Silverstone FIA GT1 Under A Hexis

4 Mins read

After a GT3 race which saw them fail to score a point in their role of defending team's champions the Hexis AMR team bounced back in spectacular fashion, with a 1-2 finish in an unpredictable Qualifying Race at Silverstone.

Having started from second the no.9 car, started by Thomas Accary, held on through the opening lap, fending off a start line challenge from the lead Vitaphone Maserati MC12, the no.1 car driven by Michael Bartels. Bartels practically placed his left side wheels on the dirt that currently makes up many of Silverstone's unkempt run-off areas as he looked down the outside on the rolling start before making ducking back in (and onto the track) on the run down to the first corner.
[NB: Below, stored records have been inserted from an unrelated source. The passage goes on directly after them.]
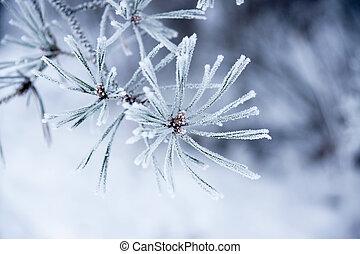 naalden, winter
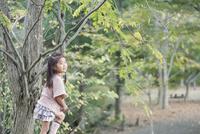 木に登って遠くを見て微笑む少女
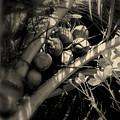 Coconuts by Susanne Van Hulst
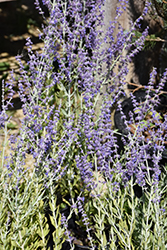 Little Spire Russian Sage (Perovskia 'Little Spire') at America's Best Flowers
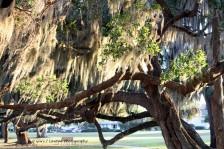 Spanish Moss in Live Oak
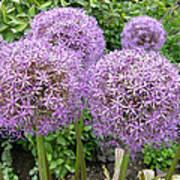 Allium Flower (allium Sp.) Art Print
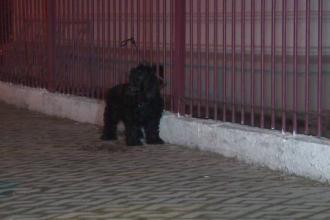 Bărbat mort în curtea Primăriei din Târgu Jiu. Reacția câinelui său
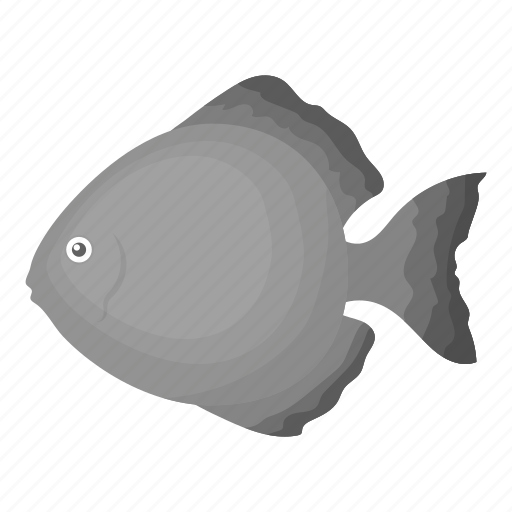 Animal, aquarium, exotic, fish, moon, tropic, view icon - Download on Iconfinder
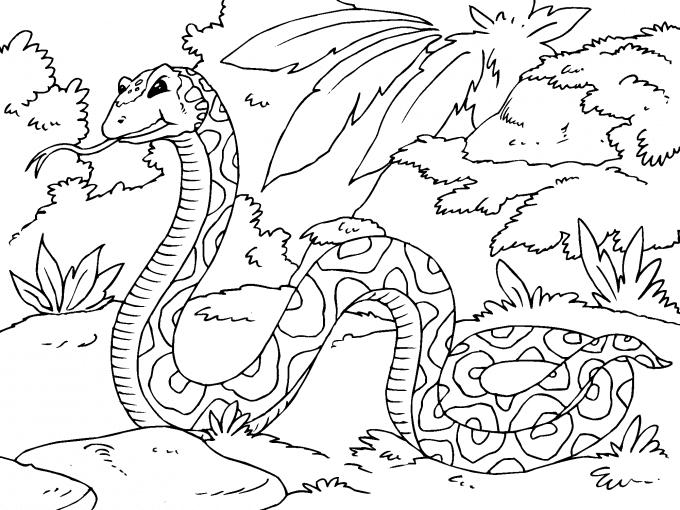 Serpiente En La Selva Para Imprimir Paracolorearnet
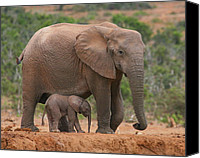 Baby Elephant Canvas Prints - Mother and Calf Canvas Print by Bruce J Robinson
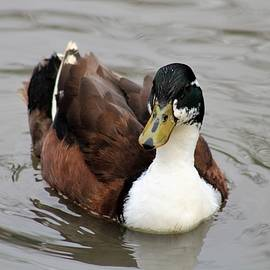 Lone Domestic Duck by Dwayne Lenker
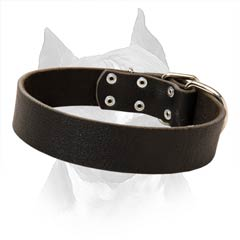 100% Full Grain Natural Leather Collar For Amstaff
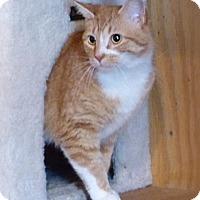 Adopt A Pet :: Tig - Monterey, VA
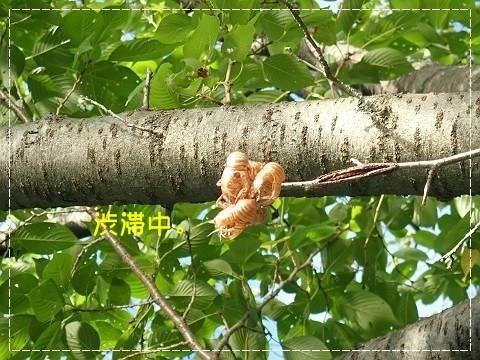 ブログP7140088-s-20180714こぴ.JPG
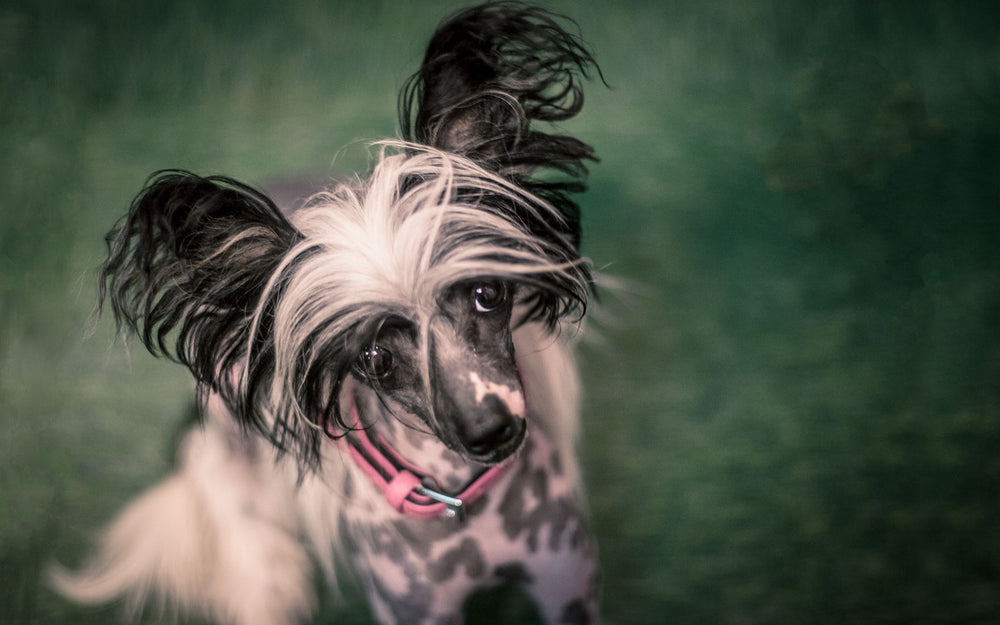 chinese crested photogrpahy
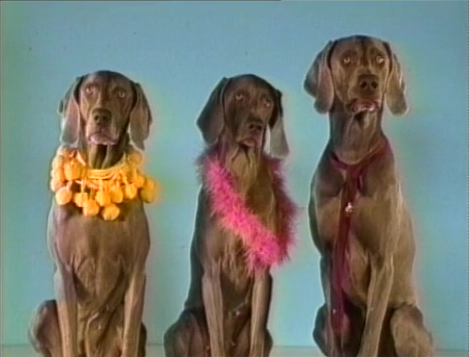 File:Wegmandogs.scarves.jpg
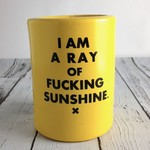 I Am A Ray of Fucking Sunshine Drink Holder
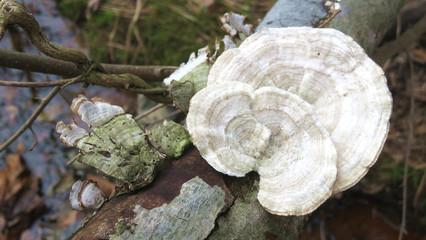 Forest Mushroom #3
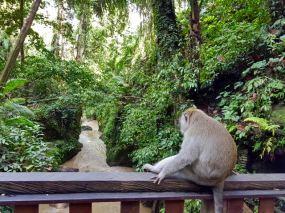 monkey - 14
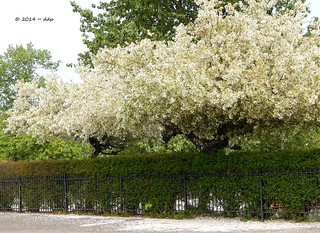 A Hedge, a Fence and Trees in Full Blossom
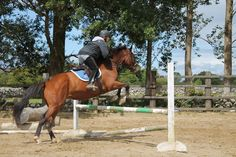 Cindy hadnt jumped in 12 years! Looks like she's still got it! Cross Country Jumps, How To Gain Confidence, Horses For Sale, Horse Riding, Europe, America, Animals, Animaux, Animal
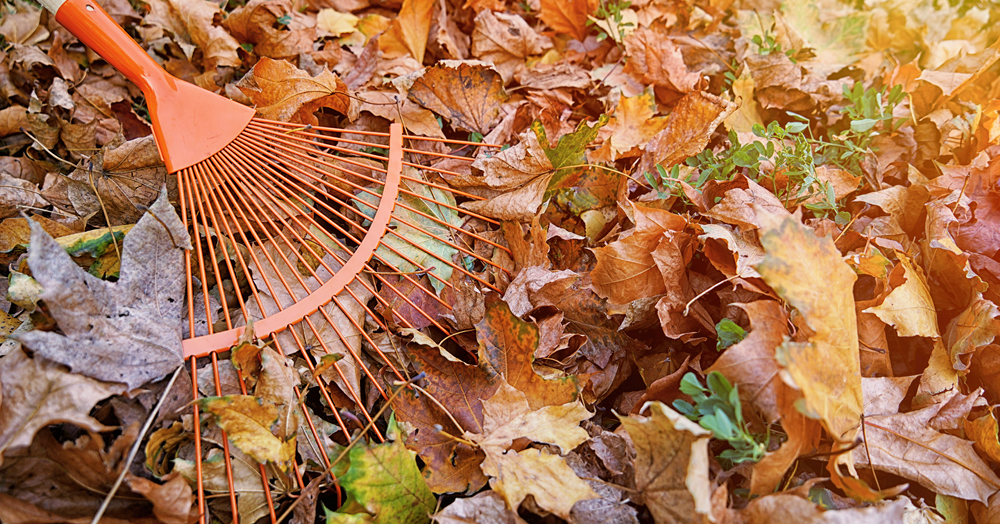An orange rake raking up autumn leaves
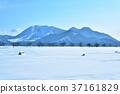 饭山冬季场景3 37161829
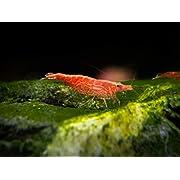 Aquatic Arts Sakura Red Cherry Shrimp Breeder Combo Pack (Neocaridina davidi) - 10 Females, 5 Males at 1/2 to 1 Inch Long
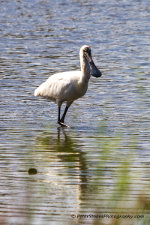 A Royal Spoonbill bird in Coomaditchy Lagoon, Port Kembla, NSW, Australia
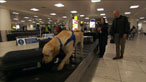 Frontline defence at the airport - meet the food fighter sniffer dog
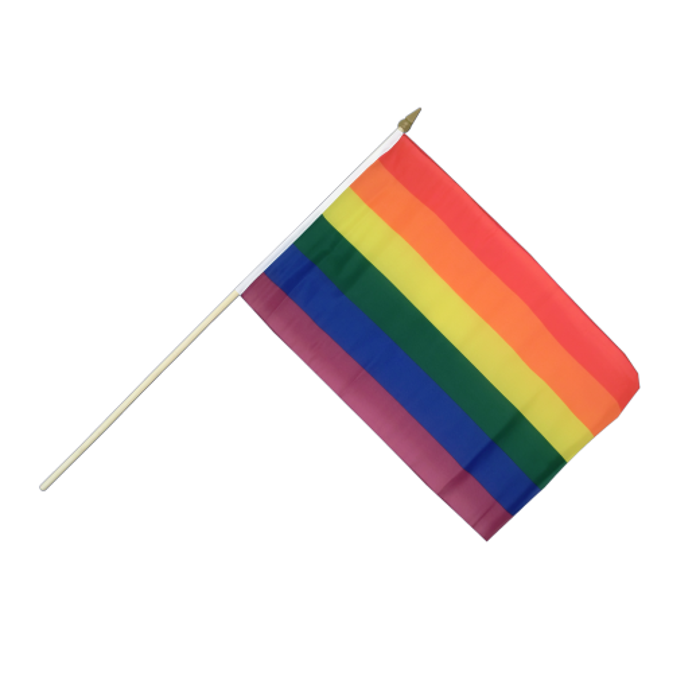 Regnbue vifteflag 30x45 cm på pind-313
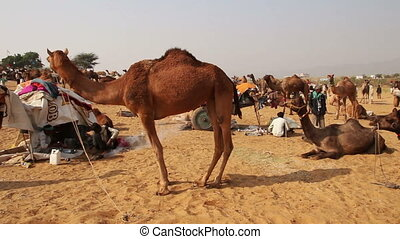 Camels during Pushkar Camel Fair - PUSHKAR, INDIA - NOVEMBER...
Not so lucky was the other Vitaphone entry, Miguel Ramos forced into evasive action to avoid a spinning Triple H Racing MC12 at Copse, an incident in which the no.8 Young Driver AMR entry picked up a left-rear puncture, the tyre parting company with the car on the Hanger Straight on the first lap, leaving driver Christoffer Nygaard to limp back to the pits.

Their teammates were picking up in the race where the left off in the final part of qualifying, leaping into a 1.6 second lead over Accary, Bartels and the duo of Sumo Power GT Nissans, Peter Dumbreck remaining seemingly glued to the rear bumper of the black and turquoise car ahead through much of the first half of the race.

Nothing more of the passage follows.